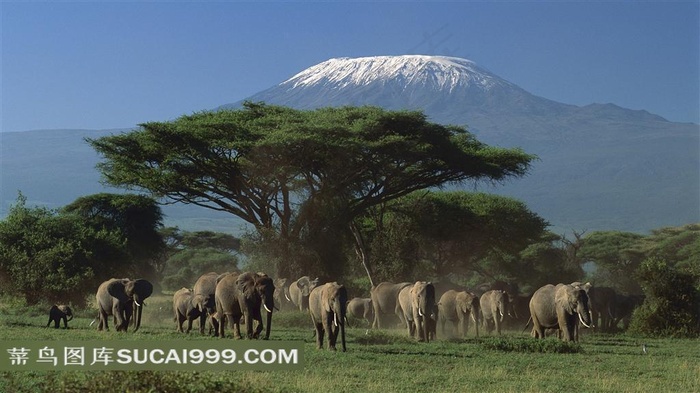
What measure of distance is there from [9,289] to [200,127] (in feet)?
33.0

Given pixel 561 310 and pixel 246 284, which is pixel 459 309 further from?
pixel 246 284

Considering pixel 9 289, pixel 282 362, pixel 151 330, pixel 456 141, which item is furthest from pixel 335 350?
pixel 456 141

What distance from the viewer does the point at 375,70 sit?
163250mm

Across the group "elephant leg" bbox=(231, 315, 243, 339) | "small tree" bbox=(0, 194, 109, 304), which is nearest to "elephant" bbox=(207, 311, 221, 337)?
"elephant leg" bbox=(231, 315, 243, 339)

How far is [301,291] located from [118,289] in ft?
37.5

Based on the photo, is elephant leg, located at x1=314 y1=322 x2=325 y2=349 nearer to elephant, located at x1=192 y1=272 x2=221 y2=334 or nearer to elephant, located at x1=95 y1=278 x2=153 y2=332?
elephant, located at x1=192 y1=272 x2=221 y2=334

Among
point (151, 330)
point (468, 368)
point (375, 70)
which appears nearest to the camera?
point (468, 368)

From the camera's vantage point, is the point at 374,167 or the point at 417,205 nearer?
the point at 374,167

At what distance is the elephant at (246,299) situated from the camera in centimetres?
2289

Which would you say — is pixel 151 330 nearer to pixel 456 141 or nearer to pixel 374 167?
pixel 374 167

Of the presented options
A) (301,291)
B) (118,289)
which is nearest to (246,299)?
(118,289)

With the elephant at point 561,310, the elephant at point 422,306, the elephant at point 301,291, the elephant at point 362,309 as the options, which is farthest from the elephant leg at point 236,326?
the elephant at point 301,291

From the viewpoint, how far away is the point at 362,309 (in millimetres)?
34250

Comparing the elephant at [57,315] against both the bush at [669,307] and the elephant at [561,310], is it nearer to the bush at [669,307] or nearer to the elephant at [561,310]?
the elephant at [561,310]
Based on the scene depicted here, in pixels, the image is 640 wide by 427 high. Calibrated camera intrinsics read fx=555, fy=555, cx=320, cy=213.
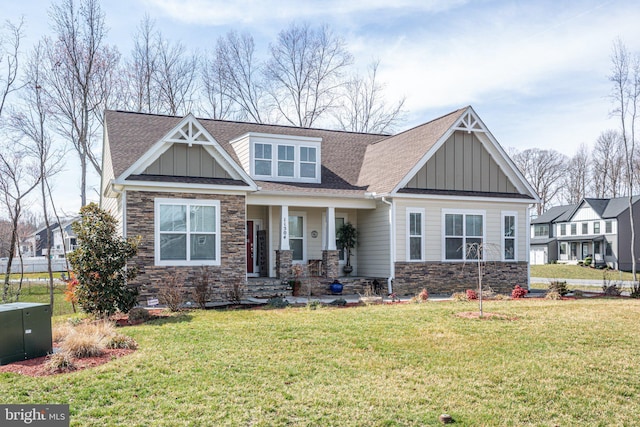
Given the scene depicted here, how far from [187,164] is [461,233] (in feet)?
30.4

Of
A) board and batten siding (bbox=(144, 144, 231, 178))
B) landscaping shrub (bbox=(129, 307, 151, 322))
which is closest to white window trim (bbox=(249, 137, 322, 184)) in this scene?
board and batten siding (bbox=(144, 144, 231, 178))

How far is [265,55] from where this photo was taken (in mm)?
34594

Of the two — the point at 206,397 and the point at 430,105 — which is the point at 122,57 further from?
the point at 206,397

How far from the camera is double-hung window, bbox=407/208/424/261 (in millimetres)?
17938

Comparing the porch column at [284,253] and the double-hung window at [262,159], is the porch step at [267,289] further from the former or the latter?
the double-hung window at [262,159]

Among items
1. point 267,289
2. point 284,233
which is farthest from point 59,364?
point 284,233

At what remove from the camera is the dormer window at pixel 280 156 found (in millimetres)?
18672

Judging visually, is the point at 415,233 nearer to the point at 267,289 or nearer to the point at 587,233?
the point at 267,289

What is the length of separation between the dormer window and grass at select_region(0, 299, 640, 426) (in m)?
8.77

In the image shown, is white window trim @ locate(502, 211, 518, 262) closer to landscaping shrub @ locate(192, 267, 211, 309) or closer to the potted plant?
the potted plant

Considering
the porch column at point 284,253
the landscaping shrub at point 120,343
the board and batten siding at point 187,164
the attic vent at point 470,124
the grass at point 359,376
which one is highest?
the attic vent at point 470,124

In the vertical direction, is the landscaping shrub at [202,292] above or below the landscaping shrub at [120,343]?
above

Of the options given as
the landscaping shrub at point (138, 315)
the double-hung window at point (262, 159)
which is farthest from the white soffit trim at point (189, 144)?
the landscaping shrub at point (138, 315)

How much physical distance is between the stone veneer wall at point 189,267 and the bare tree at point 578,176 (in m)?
51.0
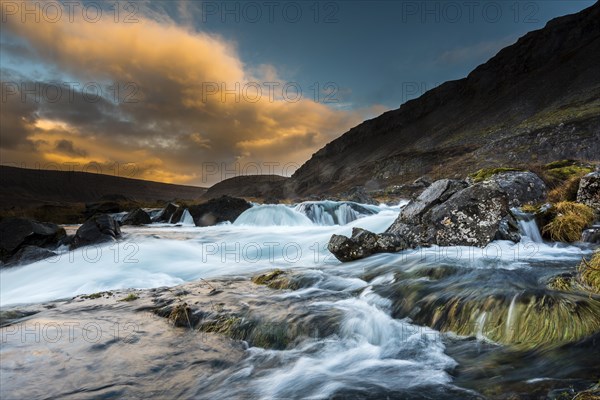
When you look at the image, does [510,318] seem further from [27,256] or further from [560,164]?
[560,164]

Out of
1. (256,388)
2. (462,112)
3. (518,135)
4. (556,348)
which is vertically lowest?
(256,388)

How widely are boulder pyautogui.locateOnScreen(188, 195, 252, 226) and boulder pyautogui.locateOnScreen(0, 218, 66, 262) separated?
40.8 ft

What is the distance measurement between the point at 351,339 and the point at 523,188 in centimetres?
1268

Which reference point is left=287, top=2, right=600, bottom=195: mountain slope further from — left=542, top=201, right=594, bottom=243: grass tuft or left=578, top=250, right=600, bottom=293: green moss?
left=578, top=250, right=600, bottom=293: green moss

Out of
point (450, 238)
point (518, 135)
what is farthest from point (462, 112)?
point (450, 238)

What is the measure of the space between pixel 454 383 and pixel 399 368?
768mm

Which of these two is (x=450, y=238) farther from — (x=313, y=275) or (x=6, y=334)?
(x=6, y=334)

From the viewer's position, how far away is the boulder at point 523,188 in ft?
46.2

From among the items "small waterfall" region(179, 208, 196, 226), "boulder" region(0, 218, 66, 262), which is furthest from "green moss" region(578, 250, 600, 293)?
"small waterfall" region(179, 208, 196, 226)

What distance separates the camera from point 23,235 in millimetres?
15648

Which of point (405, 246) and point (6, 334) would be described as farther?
point (405, 246)

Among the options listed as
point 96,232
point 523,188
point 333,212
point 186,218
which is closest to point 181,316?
point 96,232

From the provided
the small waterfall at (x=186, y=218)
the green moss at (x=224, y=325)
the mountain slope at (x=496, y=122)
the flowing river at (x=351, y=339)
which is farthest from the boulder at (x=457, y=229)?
the small waterfall at (x=186, y=218)

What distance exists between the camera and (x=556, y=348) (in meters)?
4.02
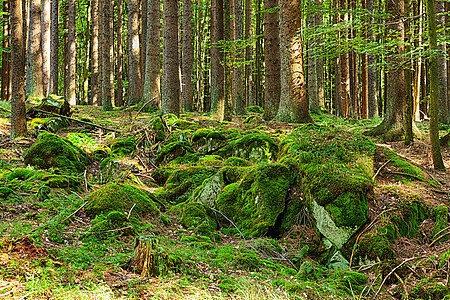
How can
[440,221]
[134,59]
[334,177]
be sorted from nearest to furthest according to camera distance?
[440,221] → [334,177] → [134,59]

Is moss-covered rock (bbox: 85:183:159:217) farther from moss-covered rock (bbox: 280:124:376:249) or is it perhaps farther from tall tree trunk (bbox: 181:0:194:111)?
tall tree trunk (bbox: 181:0:194:111)

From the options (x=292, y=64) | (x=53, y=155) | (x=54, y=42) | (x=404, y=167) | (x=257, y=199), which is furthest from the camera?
(x=54, y=42)

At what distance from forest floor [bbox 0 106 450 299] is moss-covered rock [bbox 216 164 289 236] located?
36cm

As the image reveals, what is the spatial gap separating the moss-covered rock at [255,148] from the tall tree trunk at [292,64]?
7.84 feet

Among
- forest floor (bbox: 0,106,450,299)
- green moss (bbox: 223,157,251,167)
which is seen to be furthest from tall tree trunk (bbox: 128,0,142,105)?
forest floor (bbox: 0,106,450,299)

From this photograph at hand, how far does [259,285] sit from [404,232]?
3030 millimetres

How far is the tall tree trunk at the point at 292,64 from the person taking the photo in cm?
1054

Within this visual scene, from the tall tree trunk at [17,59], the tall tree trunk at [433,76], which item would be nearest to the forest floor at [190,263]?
the tall tree trunk at [433,76]

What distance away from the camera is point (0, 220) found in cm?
470

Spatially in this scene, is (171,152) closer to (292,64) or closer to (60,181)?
(60,181)

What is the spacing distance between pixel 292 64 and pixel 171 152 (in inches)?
177

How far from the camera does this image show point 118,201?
5723mm

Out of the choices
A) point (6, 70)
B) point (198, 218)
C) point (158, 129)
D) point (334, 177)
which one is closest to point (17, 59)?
point (158, 129)

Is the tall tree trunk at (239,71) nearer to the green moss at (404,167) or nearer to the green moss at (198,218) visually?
the green moss at (404,167)
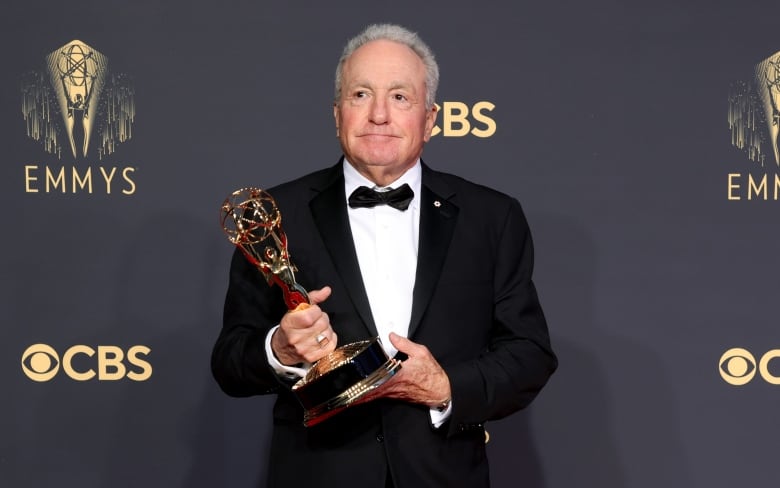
============================================================
* WHAT YOU NEED TO DO *
Pick out each line in the rows above that contains the word "column", and copy those lines.

* REPLY *
Comparing the porch column at [284,253] and the double-hung window at [262,159], is the porch step at [267,289] further from the former or the latter?
the porch column at point 284,253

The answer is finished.